Source extract ->
Jacobson called it the "slow-start algorithm." If we could get every TCP/IP implementation to implement the slow-start algorithm we could get our baby turtle back off the beach and back into the ocean for good.
Implementing Slow Start
An absolutely critical element of the slow-start algorithm is that every computer in the network needs to implement it in a similar manner. If some operating systems implemented slow start and others didn't, those computers that sent packets more aggressively would get better throughput than the "responsible," slow-start-using computers. There was concern that if some but not all of the TCP/IP implementations used slow start and new market entrants didn't, it would lead to repeated network collapse and endless arguments as to who was at fault.
Time was of the essence, as new TCP/IP implementations were under active development in many companies and universities. Thankfully, according to Jacobson,
At that time [in 1988], there were like four implementations on the market. There was Berkeley Unix, there was the MIT PC/TCP [for Windows systems], there was a BBN [Bolt, Beranek, and Newman] one for Butterfly and IMP [Interface Message Processors; an early router] systems, and there was a Multics one.
Once the slow-start design was in place, the team quickly started to develop fixes to the Berkeley Unix operating system to demonstrate the algorithm. Up to that point, they had made lots of changes deep inside the Unix kernel to instrument the network protocols and develop models of what was going wrong. Before they knew what the problem was, these kernel modifications weren't particularly well thought out or elegant:
I had this horrible driver hack that would let us snarf packets from the kernel. You set what you wanted to snarf was by using adb [a debugger] to patch the kernel [while it was running] with the ports you wanted to look at. The driver would capture those into a circular buffer, and you would read kernel memory to pull those packets out. Craig Leres and Chris Torek, who were working in my group at LBL and were both long-time kernel hackers, were embarrassed at [my kernel hacks] so they put together a really nice, clean driver called the Berkeley Packet Filter [BPF] that would let you pull packets out of the kernel via a very efficient ioctl() interface.

Given records ->
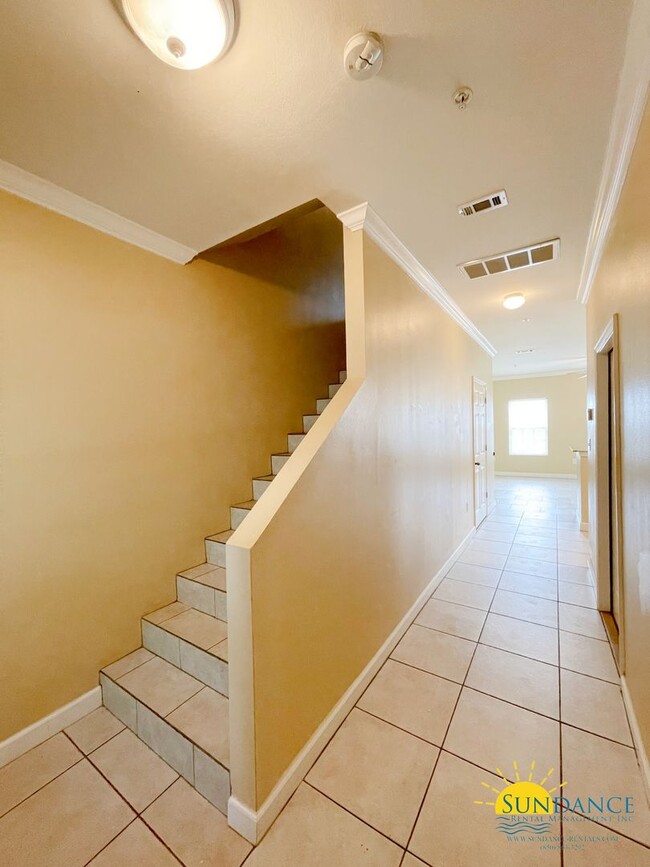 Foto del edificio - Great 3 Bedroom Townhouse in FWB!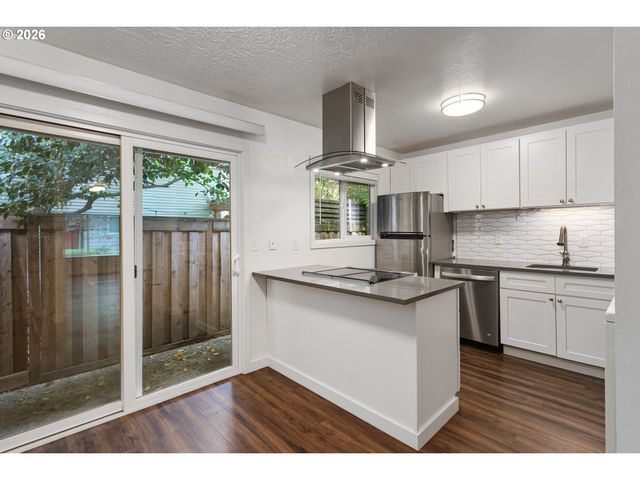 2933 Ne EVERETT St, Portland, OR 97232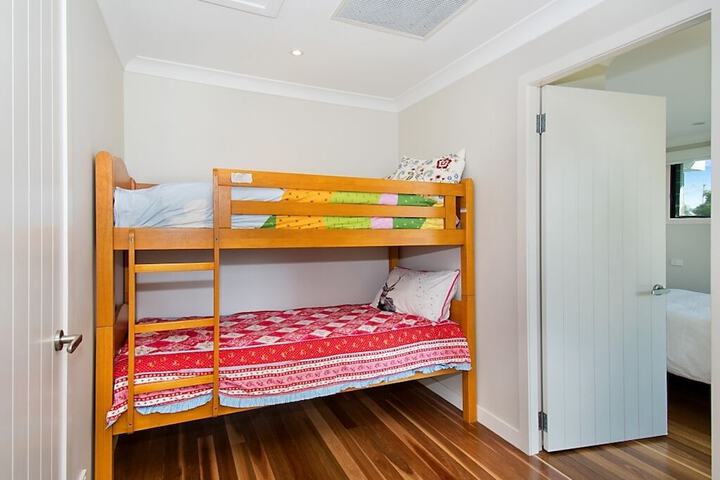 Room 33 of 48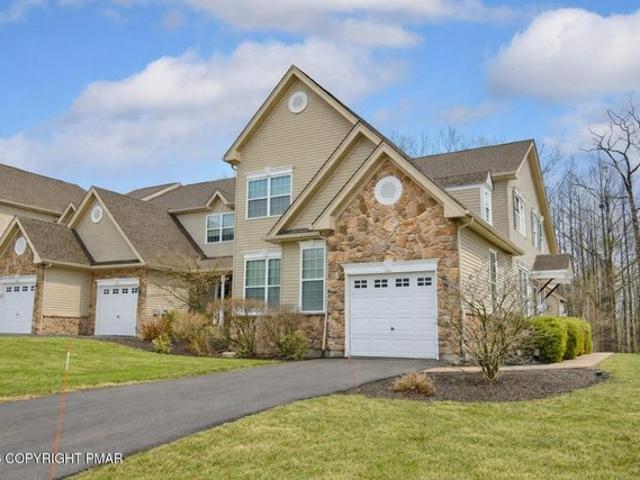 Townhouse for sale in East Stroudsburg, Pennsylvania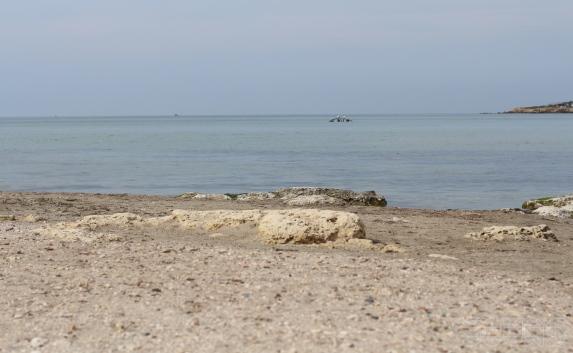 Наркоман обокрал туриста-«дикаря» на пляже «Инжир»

* * *

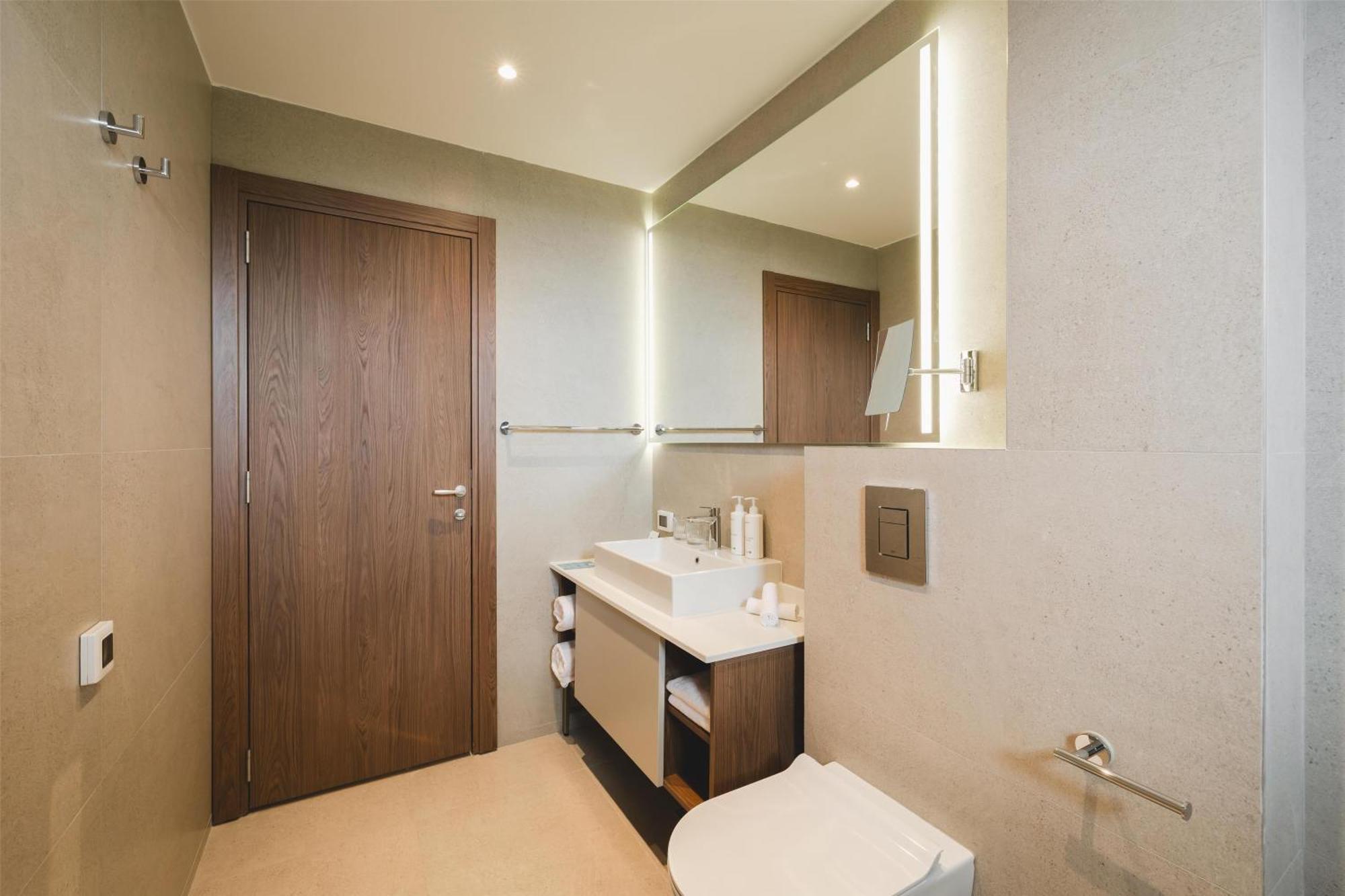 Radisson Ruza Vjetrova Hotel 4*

Exercise prompt ->
Please copy word for word the stretch of the slow-start passage above that opens with the words containing "Time was of" and closes with "a Multics one.".

Response box ->
Time was of the essence, as new TCP/IP implementations were under active development in many companies and universities. Thankfully, according to Jacobson,
At that time [in 1988], there were like four implementations on the market. There was Berkeley Unix, there was the MIT PC/TCP [for Windows systems], there was a BBN [Bolt, Beranek, and Newman] one for Butterfly and IMP [Interface Message Processors; an early router] systems, and there was a Multics one.